A little under four years ago, Gil Elbaz formed the Common Crawl Foundation. He was driven by a desire to ensure a truly open web. He knew that decreasing storage and bandwidth costs, along with the increasing ease of crunching big data, made building and maintaining an open repository of web crawl data feasible. More important than the fact that it could be built was his powerful belief that it should be built. The web is the largest collection of information in human history, and web crawl data provides an immensely rich corpus for scientific research, technological advancement, and business innovation. Gil started the Common Crawl Foundation to take action on the belief that it is crucial our information-based society that web crawl data be open and accessible to anyone who desires to utilize it.
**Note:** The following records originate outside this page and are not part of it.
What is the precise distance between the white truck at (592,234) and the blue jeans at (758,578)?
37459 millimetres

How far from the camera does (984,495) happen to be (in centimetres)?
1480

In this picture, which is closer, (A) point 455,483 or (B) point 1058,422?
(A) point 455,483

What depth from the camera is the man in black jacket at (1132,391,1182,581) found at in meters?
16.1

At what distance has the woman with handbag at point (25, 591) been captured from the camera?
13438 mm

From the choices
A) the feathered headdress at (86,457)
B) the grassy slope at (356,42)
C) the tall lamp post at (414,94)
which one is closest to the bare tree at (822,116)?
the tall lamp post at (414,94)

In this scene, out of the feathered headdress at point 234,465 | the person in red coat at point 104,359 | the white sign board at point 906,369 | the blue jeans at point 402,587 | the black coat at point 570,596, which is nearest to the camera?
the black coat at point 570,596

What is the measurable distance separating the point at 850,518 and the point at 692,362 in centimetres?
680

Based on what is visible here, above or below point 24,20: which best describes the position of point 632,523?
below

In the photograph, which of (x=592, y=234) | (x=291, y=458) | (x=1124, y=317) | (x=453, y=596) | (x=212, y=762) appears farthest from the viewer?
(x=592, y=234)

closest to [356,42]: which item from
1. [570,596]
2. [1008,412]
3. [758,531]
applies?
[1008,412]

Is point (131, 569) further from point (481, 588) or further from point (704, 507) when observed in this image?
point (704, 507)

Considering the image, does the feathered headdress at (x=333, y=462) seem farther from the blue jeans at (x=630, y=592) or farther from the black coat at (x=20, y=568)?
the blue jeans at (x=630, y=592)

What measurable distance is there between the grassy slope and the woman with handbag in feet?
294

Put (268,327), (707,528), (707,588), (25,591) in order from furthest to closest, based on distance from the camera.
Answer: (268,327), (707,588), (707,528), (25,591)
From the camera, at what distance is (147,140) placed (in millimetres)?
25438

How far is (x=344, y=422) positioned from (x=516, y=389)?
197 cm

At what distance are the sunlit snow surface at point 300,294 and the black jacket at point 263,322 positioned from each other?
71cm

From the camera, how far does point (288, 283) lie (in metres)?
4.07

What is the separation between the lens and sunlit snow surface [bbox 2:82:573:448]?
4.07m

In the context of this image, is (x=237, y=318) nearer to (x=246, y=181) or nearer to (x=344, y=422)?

That was the inspiration phase of Common Crawl – one person with a passion for openness forming a new foundation to work towards democratizing access to web information, thereby driving a new wave of innovation. Common Crawl quickly moved into the building phase, as Gil found others who shared his belief in the open web. In 2008, Carl Malamud and Nova Spivack joined Gil to form the Common Crawl board of directors. Talented engineer Ahad Rana began developing the technology for our crawler and processing pipeline. Today, thanks to the robust system that Ahad has built, we have an open repository of crawl data that covers approximately 5 billion pages and includes valuable metadata, such as page rank and link graphs. All of our data is stored on Amazon’s S3 and is accessible to anyone via EC2.
Common Crawl is now entering the next phase – spreading the word about the open system we have built and how people can use it. We are actively seeking partners who share our vision of the open web. We want to collaborate with individuals, academic groups, small start-ups, big companies, governments and nonprofits.
Over the next several months, we will be expanding our website and using this blog to describe our technology and data, communicate our philosophy, share ideas, and report on the products of our collaborations. We will also be working to build up a GitHub repository of code that has been and can be used to work with Common Crawl data. Most important, we will be talking with the community of people who share our interests. Thinking about an application you’d like to see built on Common Crawl data? Have Hadoop scripts that could be adapted to find insightful information in the crawl data? Know of a stimulating meetup, conference or hackathon we should attend? We want to hear from you!
This is the phase where the original vision truly comes to life, and the ideas Gil Elbaz had years ago will be converted to new products and insights. To say it is an exciting time is a tremendous understatement.